June 23, 1872 Sunday
June 23 Sunday – Sam wrote from Hartford to Joseph L. Blamire, enclosing the preface for Innocents Abroad, which Routledge would publish in two volumes [MTL 5: 110].
June 23 Sunday – Sam wrote from Hartford to Joseph L. Blamire, enclosing the preface for Innocents Abroad, which Routledge would publish in two volumes [MTL 5: 110].
June 22 Saturday – Sam signed a new contract with Elisha Bliss, superceding his 1870 contract which called for the African diamond mine book. The new contract gave Sam his ten percent royalty, thus solving the problem he’d had with Roughing It. The contract was not fulfilled until 1879, when Sam and Bliss agreed that The Adventures of The Adventures of Tom Sawyer (1876) would be used to satisfy the contract [MTL 5: 101-2].
June 21 Friday – Sam wrote from Hartford to Joseph L. Blamire, NY agent for George Routledge & Sons publishers. Sam made 400 revisions to a copy of Innocents Abroad, in attempt to make the book more palatable to English tastes. He wrote that he expected to be in New York the next Wednesday, staying with Dan Slote.
June 18 Tuesday – Sam wrote from Hartford to Louise Chandler Moulton. Sam thanked the Boston correspondent for the New York Tribune, for her kind review of Roughing It and her sympathies for his “irreparable loss” [MTL 5: 108].
June 17 Monday – Bret Harte wrote from NYC to thank Sam for his concern. He added: “I liked Slote greatly. He is very sweet, sensible and sincere. I think he is truly ‘white’ as you say, or quite ‘candid’ as Mr Lowell would say in his Latin-English. / I enclose your diamond stud, wh. I wore in the cars. …Let me hear from you about Bliss. Tell Mrs. Clemens I deputize you to kiss the baby for me…” [MTP].
June 15 Saturday – Sam wrote from Hartford to William Dean Howells. Sam enclosed a newspaper portrait of himself and begged for a portrait of Howells that appeared in Hearth & Home. He added that 62,000 copies of Roughing It had been sold and delivered in four months [MTL 5: 102-3].
June 13 Thursday – Bret Harte traveled to Hartford and spent the night with the Clemenses.
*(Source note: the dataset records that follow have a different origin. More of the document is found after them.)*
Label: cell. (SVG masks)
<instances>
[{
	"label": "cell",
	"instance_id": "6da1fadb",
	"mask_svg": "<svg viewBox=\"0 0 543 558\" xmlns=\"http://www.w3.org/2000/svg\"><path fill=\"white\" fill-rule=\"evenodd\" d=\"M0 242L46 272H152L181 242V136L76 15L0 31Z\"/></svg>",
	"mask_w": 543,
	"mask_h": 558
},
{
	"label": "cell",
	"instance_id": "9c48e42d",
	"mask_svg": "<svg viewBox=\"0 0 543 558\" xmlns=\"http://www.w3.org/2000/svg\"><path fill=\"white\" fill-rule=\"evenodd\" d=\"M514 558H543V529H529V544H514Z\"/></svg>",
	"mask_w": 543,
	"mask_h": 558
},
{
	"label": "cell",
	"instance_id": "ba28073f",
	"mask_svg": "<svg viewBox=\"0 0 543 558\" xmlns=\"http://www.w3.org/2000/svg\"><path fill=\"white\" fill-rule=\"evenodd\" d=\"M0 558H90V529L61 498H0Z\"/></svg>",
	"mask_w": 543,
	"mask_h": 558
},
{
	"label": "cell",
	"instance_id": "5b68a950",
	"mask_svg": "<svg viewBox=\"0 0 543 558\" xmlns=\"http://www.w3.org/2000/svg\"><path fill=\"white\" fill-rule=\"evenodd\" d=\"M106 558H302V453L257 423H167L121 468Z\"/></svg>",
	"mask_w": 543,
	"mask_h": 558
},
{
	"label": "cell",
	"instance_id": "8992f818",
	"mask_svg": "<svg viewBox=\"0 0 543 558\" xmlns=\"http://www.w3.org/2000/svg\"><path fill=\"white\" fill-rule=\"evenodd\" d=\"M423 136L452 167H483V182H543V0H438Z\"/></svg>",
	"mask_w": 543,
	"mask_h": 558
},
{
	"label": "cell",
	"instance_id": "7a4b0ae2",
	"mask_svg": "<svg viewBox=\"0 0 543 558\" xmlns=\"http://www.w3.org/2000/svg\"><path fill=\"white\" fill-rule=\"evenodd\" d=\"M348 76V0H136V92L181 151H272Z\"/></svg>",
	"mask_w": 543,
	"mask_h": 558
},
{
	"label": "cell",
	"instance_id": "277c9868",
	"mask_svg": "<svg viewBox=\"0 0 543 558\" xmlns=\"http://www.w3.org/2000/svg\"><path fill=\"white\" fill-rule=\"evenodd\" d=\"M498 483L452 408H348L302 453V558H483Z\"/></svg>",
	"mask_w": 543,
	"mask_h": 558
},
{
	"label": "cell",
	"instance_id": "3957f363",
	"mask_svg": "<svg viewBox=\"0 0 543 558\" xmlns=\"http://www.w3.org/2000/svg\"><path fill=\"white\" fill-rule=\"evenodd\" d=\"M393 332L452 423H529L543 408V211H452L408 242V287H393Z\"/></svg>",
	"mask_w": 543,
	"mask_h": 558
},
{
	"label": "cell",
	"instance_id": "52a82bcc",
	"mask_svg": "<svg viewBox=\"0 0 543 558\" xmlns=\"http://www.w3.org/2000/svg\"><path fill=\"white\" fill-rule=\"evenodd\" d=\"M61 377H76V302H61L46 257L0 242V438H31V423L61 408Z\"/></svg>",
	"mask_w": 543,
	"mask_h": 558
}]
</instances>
In 1907 Sam claimed that Harte was broke, borrowed $500 and “employed the rest of his visit in delivering himself of sparkling sarcasms about our house, our furniture, and the rest of our domestic arrangements” [MTL 5: 105n2].
June 11 Tuesday – Sam wrote from Hartford to Adolph H. Sutro, a mutual friend of John Henry Riley’s. Sam had heard from Sutro about Riley’s failing health, but due to Langdon’s death and Livy’s condition, Sam had mot been able to get away. Sutro had sent Riley $100 and visited him. Since Sam could not visit, he also sent $100 [MTL 5: 101].
June 10 Monday – Bill paid to Horace C. Deming, flour & grain dealer, for two bales hay, 100 lbs meal, six buckets oats $11.15 [MTP].
June 5 Wednesday – The Cranes arrived in Elmira while it was still daylight. As the sun set, Langdon Clemens was buried in the Langdon plot, Woodlawn Cemetery, close to his grandfather Jervis Langdon [MTL 5: 100]. A death mask of the child was made, which Livy placed in her keepsake box. Sam later had a bust made from the mask.